Rhonin schüttelte den Kopf. „Die anderen Völker werden nicht verstehen, weshalb sie jene unterstützen sollten, die sie fast ebenso gerne vernichten würden wie die Brennende Legion. Wir reden hier über Konflikte, die seit Jahrhunderten schwelen.“
Der Drachenmagier nickte grimmig. Sein Blick richtete sich auf die weit entfernte Hauptstadt. „Dann werden wir alle sterben, entweder durch die Klingen der Brennenden Legion oder durch die bösartige Macht der Dämonenseele. Wir werden sterben.“
Niemand widersprach ihm.
Malfurion war der einzige, der nicht an dem Treffen teilnahm. In den letzten Tagen hatte er sich auf eine Jagd begeben, die mit einem Plan begonnen hatte – einem verzweifelten Plan, dem nur jemand zustimmen konnte, der ebenso wahnsinnig wie er selbst war.
Der Druide wollte versuchen, Tyrande aus der Hand der Dämonen zu befreien.
Nur ein Nachtelf in der gesamten Streitmacht würde über diese Idee nicht lachen, und nach ihm suchte Malfurion, denn er konnte sein selbstmörderisches Vorhaben nicht allein durchführen.

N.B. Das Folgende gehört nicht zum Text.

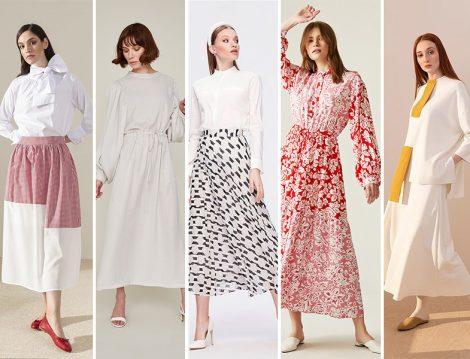 Bayrama Özel Tesettür Elbise ve Etek Modelleri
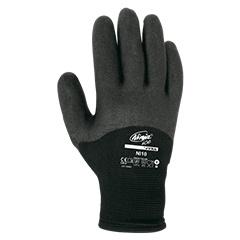 Glove Ninja - NI10 NINJA ICE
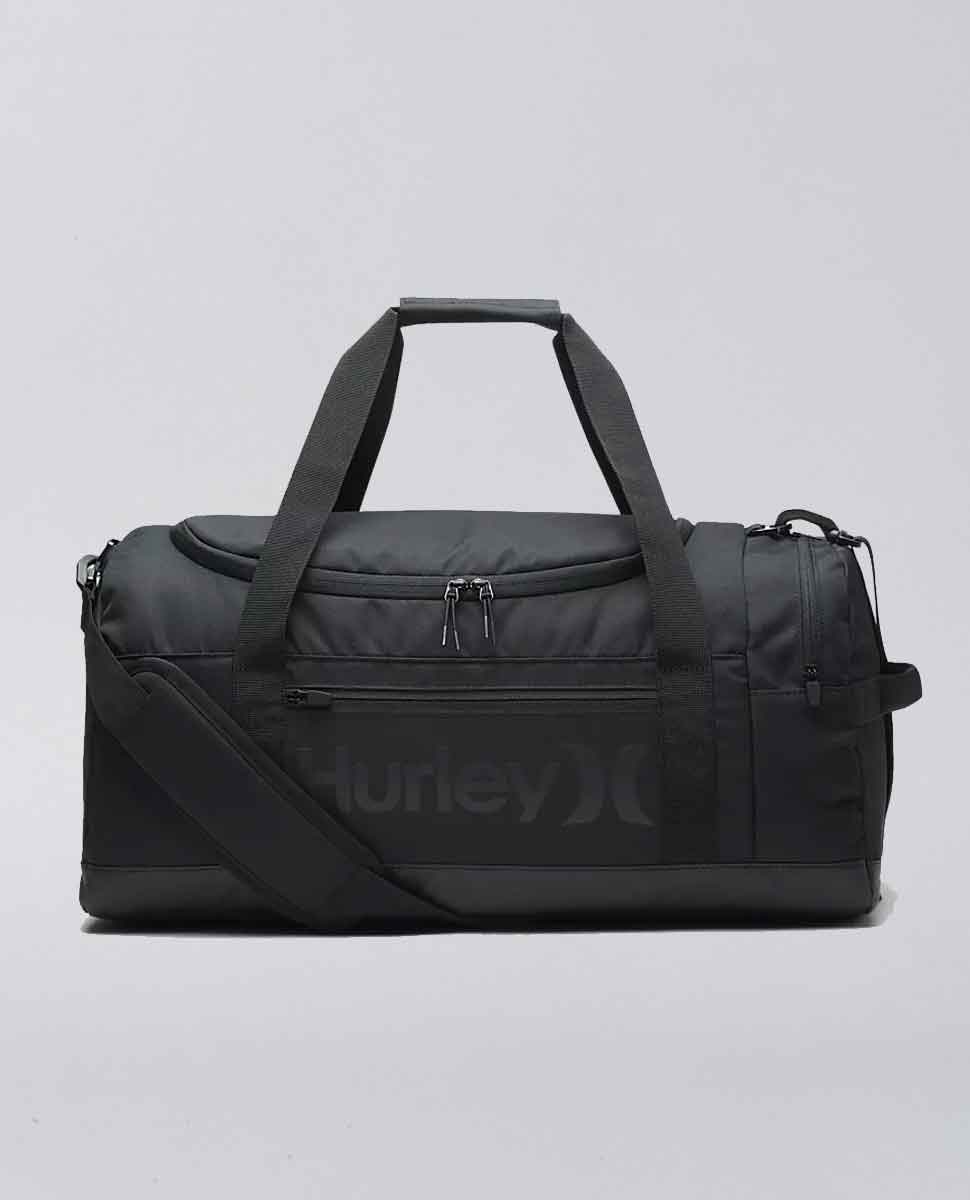 Renegade II Solid Du Bag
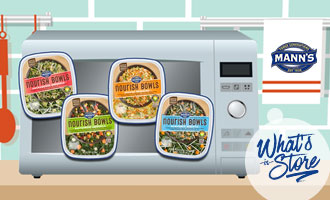 Mann Packing Showcases Innovative and Chef Cultivated Nourish Bowls™ Line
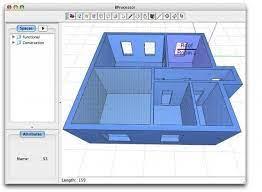 meilleurs logiciels d architecture 3d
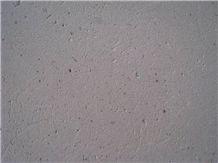 Crema Cantera Natural Stone Tile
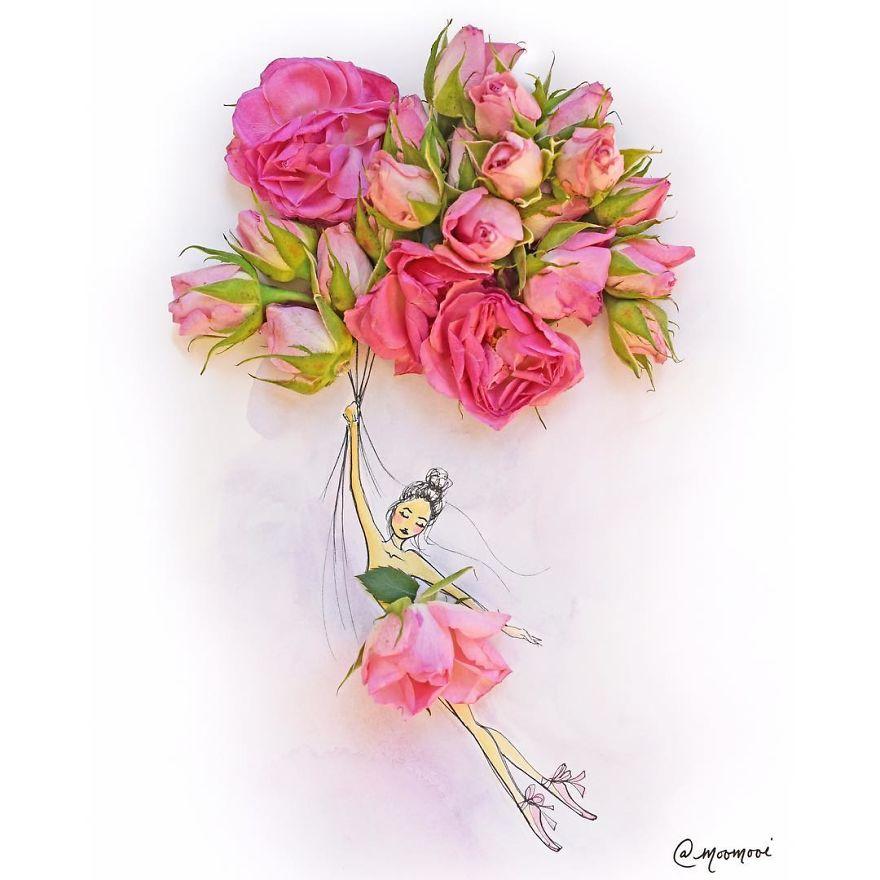 flores-verduras-moda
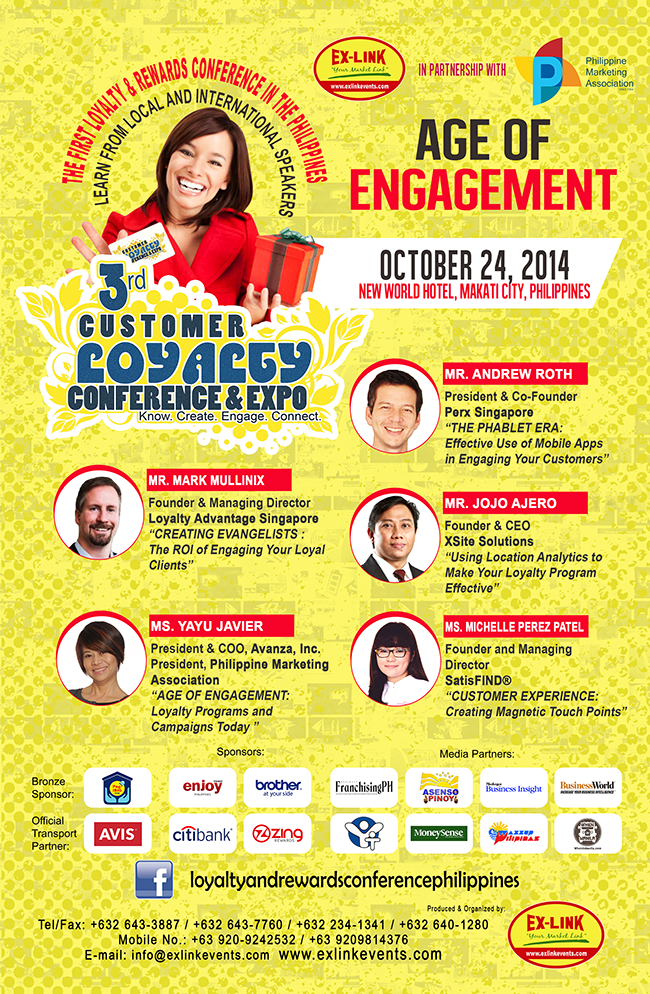 3rd-Customer-Loyalty-Conference-and-Expo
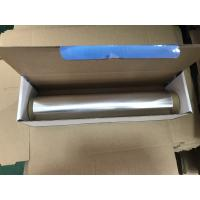 Retail Kitchen Cooking Aluminum Foil Wrap 3 - 300m Length For Restaurant Manufactures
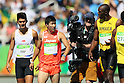 Yoshihide Kiryu (JPN), <br /> AUGUST 13, 2016 - Athletics : <br /> Men's 100m Round 1 <br /> at Olympic Stadium <br /> during the Rio 2016 Olympic Games in Rio de Janeiro, Brazil. <br /> (Photo by YUTAKA/AFLO SPORT)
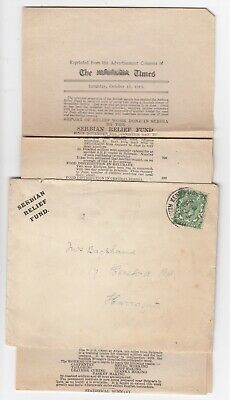 1919 Post WW1 Serbian Relief Fund Report (Contributors) Cover Press Harrogate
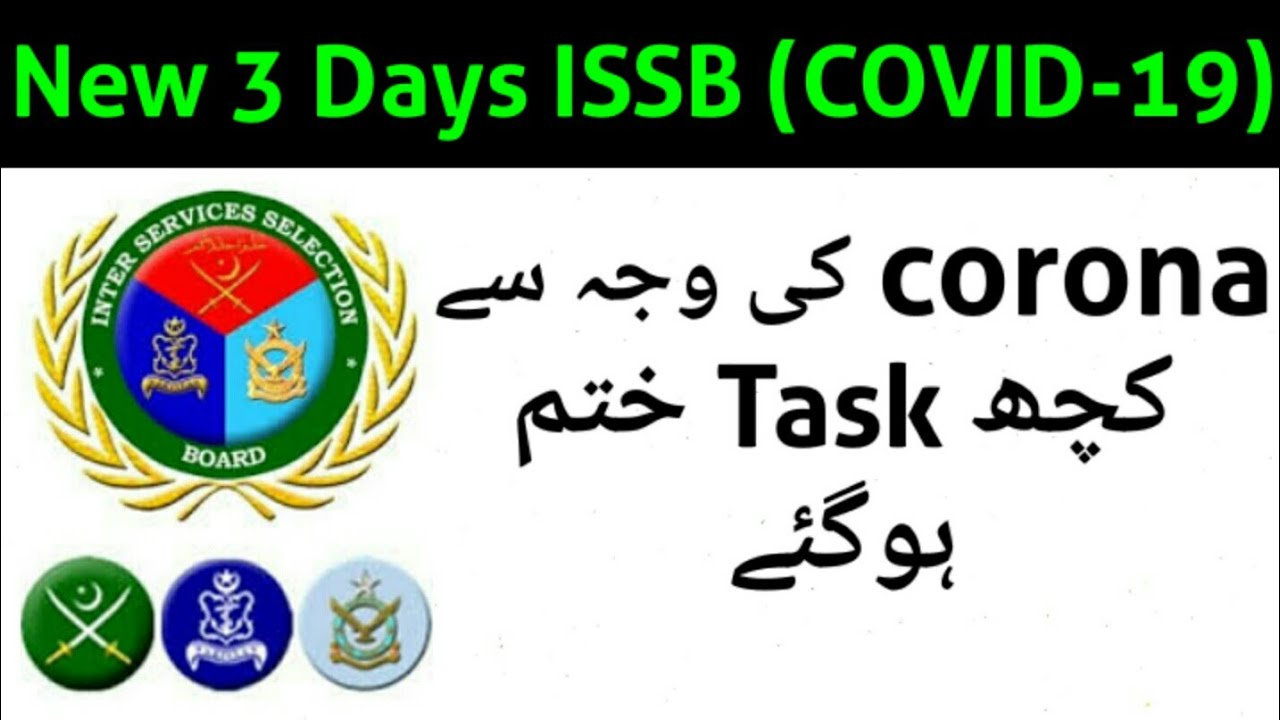 3 Days ISSB Shedule (Covid-19 Days) For NAVY,PMA,PAF |All Belong Forces|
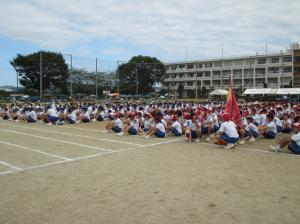 中学校体育祭(2)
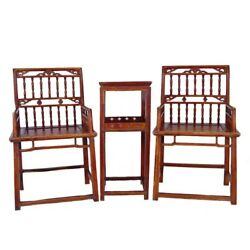 Chinese Antique Southern Officialand039s Hat Armchairs Set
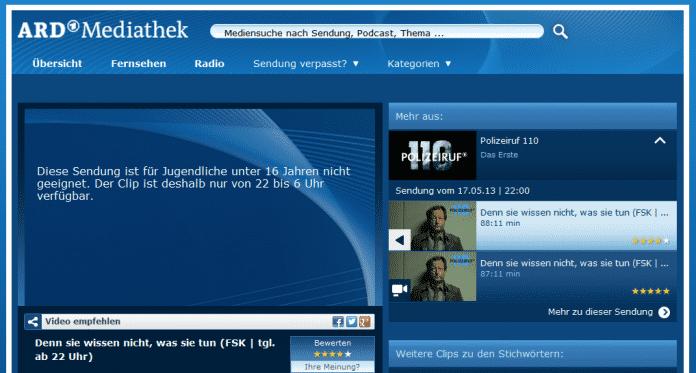 Sendezeitschranke ARD-Mediathek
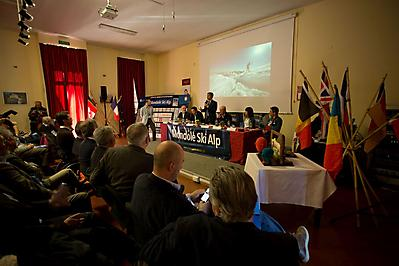 press conference_Mondolè Ski Alp_14_03_2017_1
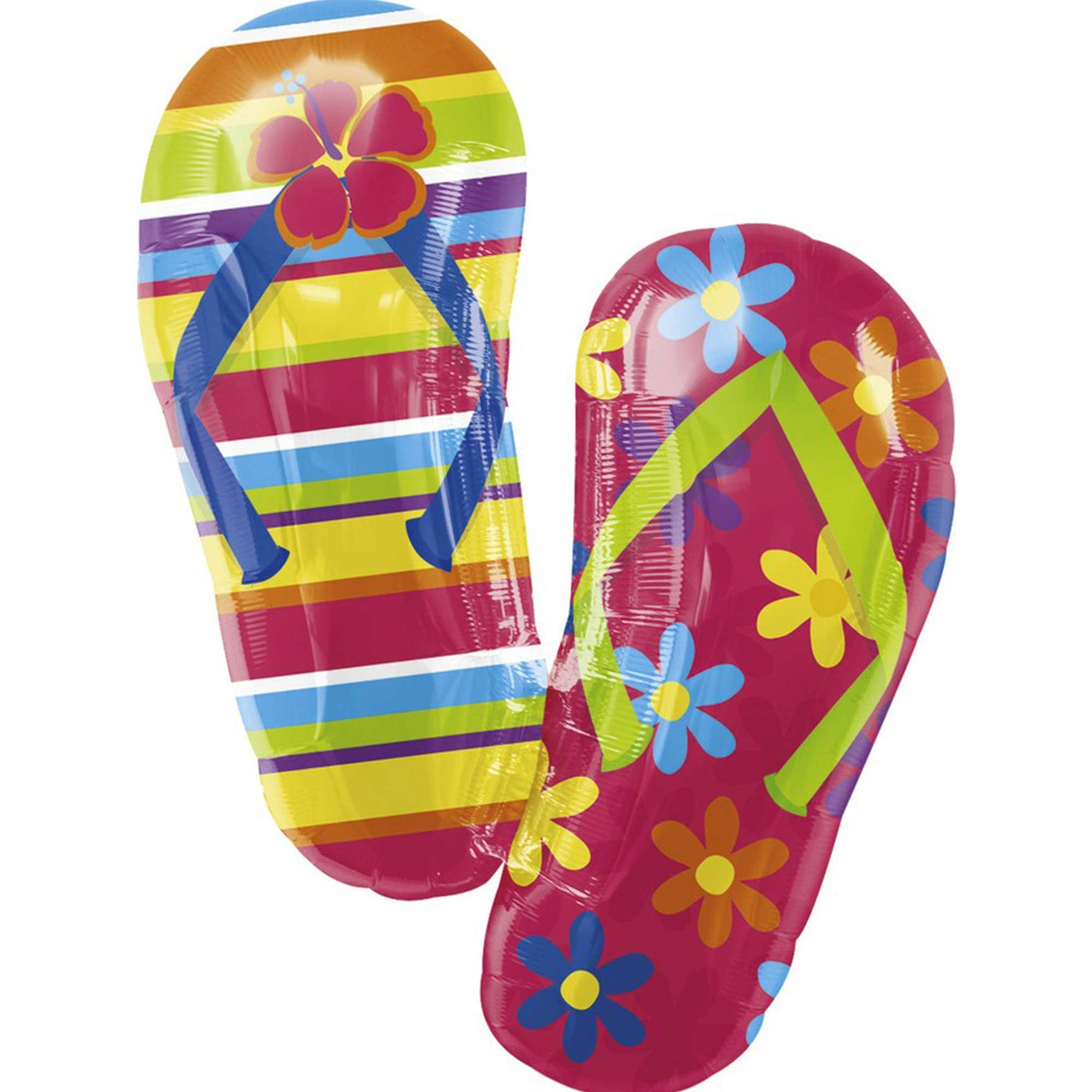 SuperShape Flip Flops P35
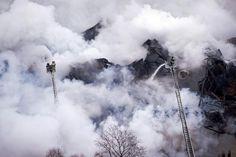 Un incendie dans la plus grande bibliothèque universitaire de Russie | liberation.fr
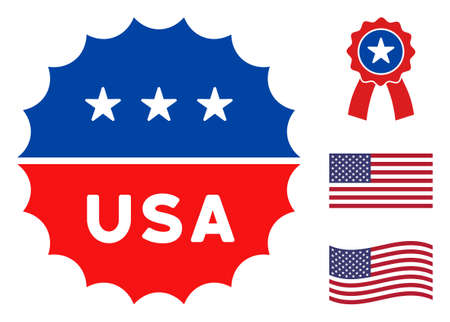 USA medallion logo icon in blue and red colors with stars. USA medallion logo illustration style uses American official colors of Democratic and Republican political parties, and star shapes.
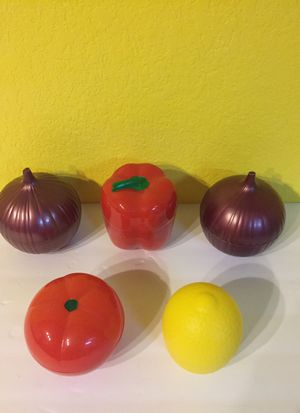 Vegetable Shaped Storage Containers for Sale in Austin, TX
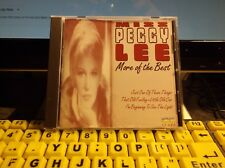 More of the Best by Peggy Lee (Vocals) (CD, Sep-1996, Laserlight)MINT CONDITION
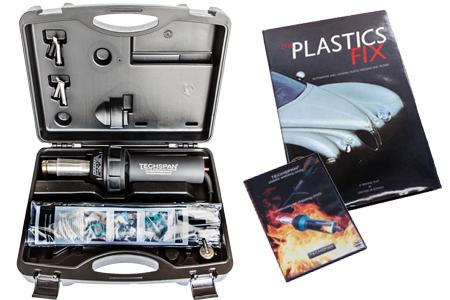 Techspan TE1600 Premium Fabrication Kit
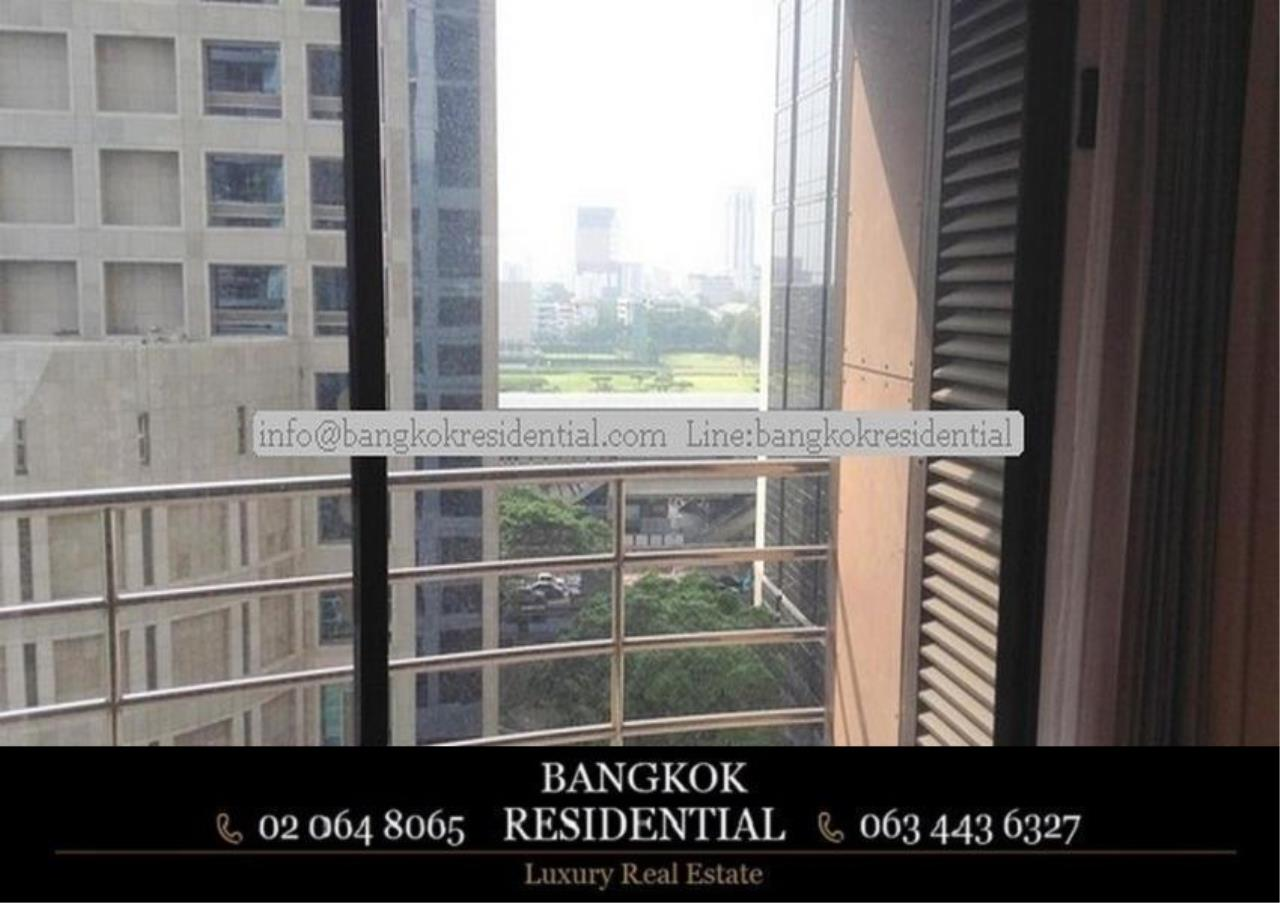 Bangkok Residential Agency's 2 Bed Condo For Rent in Ratchadamri BR4131CD 4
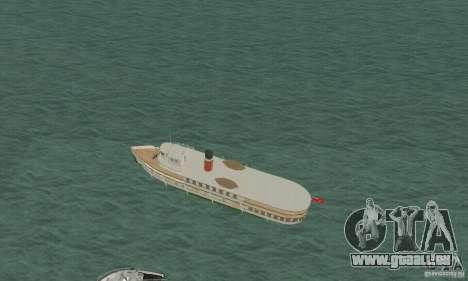 RMS Segwun Ferry für GTA San Andreas zurück linke Ansicht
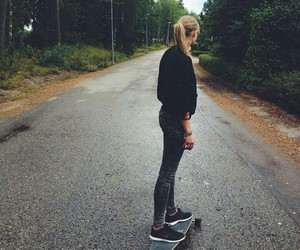 fun, passion, and skate image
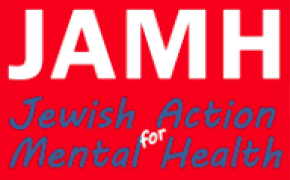 Jewish Action for Mental Health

Doch Illidan war verschwunden.
Schließlich wandte er sich an die Mondgarde. Er behauptete, er wolle seinen Bruder um Rat wegen des bevorstehenden Marsches fragen und bat um eine Audienz bei dem höchsten Zauberer der Garde.
Der glatzköpfige Nachtelf blickte auf, als Malfurion zu ihm trat. Die Mondgarde traute dem Weg zwar nicht, den er eingeschlagen hatte, respektierte aber die beeindruckenden Zauber, die er zu weben verstand.
„Ich grüße dich, Malfurion Stormrage“, sagte der Gardist und erhob sich von dem Felsen, auf dem er gesessen und eine Schriftrolle gelesen hatte.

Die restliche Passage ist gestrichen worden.